I first started looking for how to implement a model II nested random effects ANOVA (as described in Bailey and Byrnes 1990), like SAS's PROC NESTED but in R, and ran into the usual problems trying to get the two programs to give equivalent output (where were my mean squares in R? So aggravating sometimes...). I was also looking to see exactly how a similar concept that I just learned about, repeatability (Lessells and Boag 1987; also known as the intraclass correlation coefficient), was related. At first I thought they were the same thing, but after carefully writing out the equations from both Bailey and Byrnes (1990) and Lessells and Boag (1987), I realized they can be calculated easily from one another (and I was backed up by further reading in Wolak et al. 2012, pg. 130, who state "measurement error is simply one minus the repeatability", as I had suspected). Measurement error uses within-groups mean square error (or variance within groups) as the numerator in the calculation, while the intraclass correlation coefficient (or repeatability) uses the among-group variance (which both Lessells and Boag 1987 and Bailey and Byrnes 1990 show to calculate using the same method).

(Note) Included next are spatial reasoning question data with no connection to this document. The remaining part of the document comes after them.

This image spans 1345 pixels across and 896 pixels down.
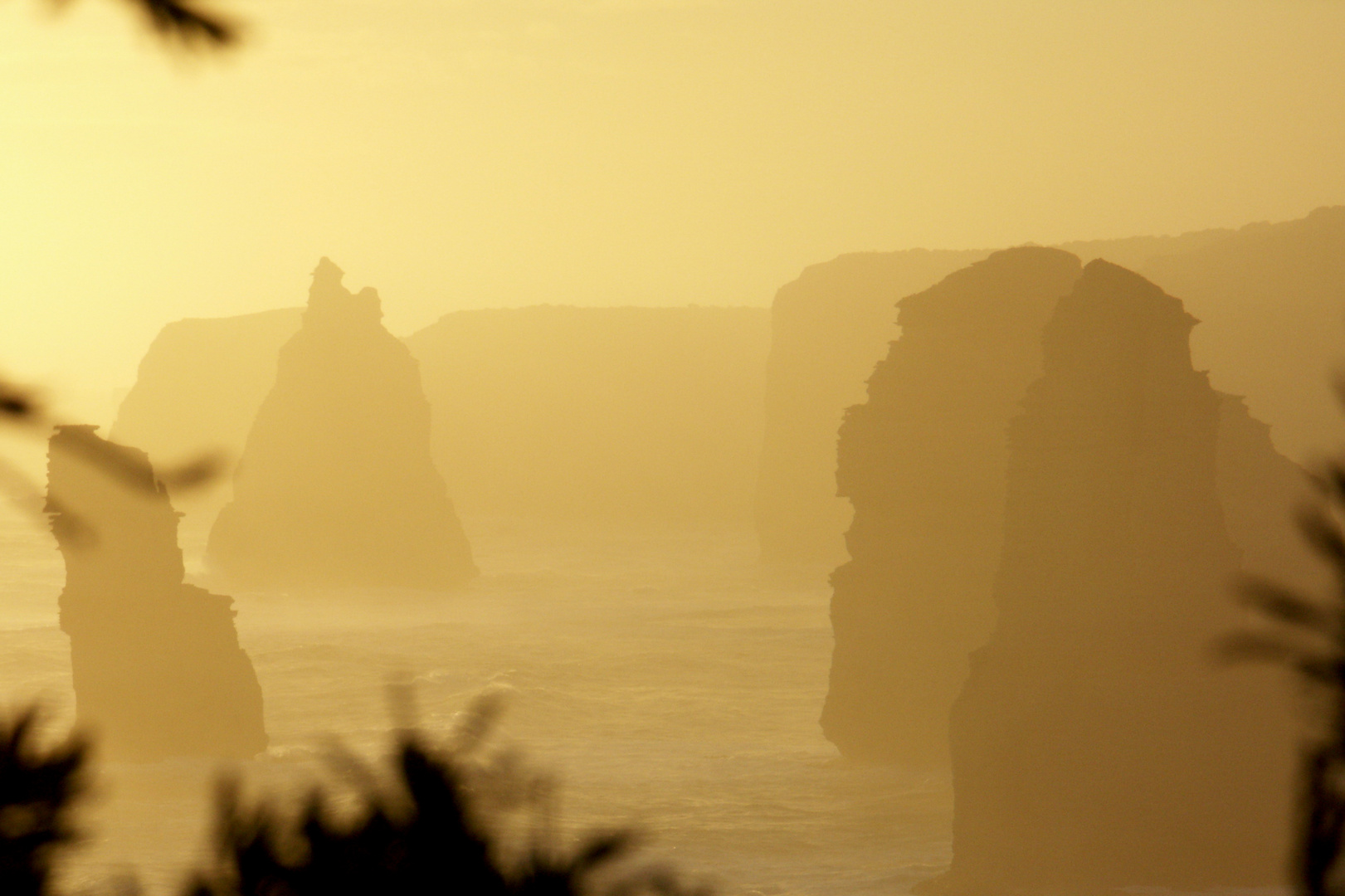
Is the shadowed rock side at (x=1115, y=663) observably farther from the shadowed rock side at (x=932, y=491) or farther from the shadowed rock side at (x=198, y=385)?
the shadowed rock side at (x=198, y=385)

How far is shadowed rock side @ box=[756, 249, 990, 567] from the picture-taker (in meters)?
104

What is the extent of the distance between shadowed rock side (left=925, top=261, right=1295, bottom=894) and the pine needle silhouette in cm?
2257

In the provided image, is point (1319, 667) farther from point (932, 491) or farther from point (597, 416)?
point (597, 416)

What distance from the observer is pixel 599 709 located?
181 feet

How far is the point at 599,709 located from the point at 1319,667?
5278 cm

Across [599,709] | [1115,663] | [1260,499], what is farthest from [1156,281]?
Answer: [1115,663]

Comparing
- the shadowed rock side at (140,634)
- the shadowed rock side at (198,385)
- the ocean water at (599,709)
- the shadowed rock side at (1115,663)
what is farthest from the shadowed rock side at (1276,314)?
the shadowed rock side at (198,385)

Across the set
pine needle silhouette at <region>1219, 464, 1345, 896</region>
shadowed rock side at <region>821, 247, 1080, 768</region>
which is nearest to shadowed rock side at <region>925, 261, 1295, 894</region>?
shadowed rock side at <region>821, 247, 1080, 768</region>

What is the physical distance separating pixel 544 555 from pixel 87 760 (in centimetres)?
12029

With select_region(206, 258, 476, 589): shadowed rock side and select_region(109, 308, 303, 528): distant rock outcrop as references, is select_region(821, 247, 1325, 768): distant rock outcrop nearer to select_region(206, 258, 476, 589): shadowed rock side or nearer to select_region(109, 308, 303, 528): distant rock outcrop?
select_region(206, 258, 476, 589): shadowed rock side

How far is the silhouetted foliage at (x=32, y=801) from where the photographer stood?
473cm

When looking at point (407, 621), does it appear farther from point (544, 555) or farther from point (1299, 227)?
point (1299, 227)

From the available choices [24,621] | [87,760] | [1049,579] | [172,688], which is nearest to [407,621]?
[24,621]

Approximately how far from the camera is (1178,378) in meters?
28.0
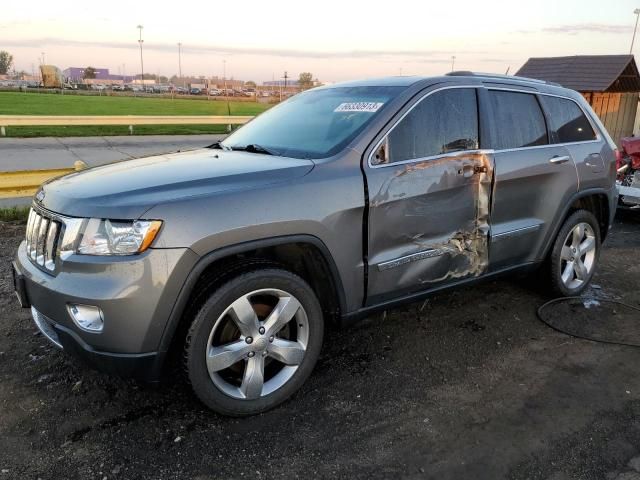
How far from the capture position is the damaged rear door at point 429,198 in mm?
3293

As an aside, repeatability appears to be used rather broadly, and intraclass correlation coefficient also appears to have some other defintions, if wikipedia's summary is to be believed, but in the papers I am citing they all are comparing within and among group variation (the ANOVA framework).

Armed with this new terminology and knowledge, I decided to use the R package 'ICC' (Wolak et al. 2012) which calculates repeatability. I tested this on some sample data from the SAS website with both the model II nested ANOVA as used in Bailey and Byrnes (1990) and in R.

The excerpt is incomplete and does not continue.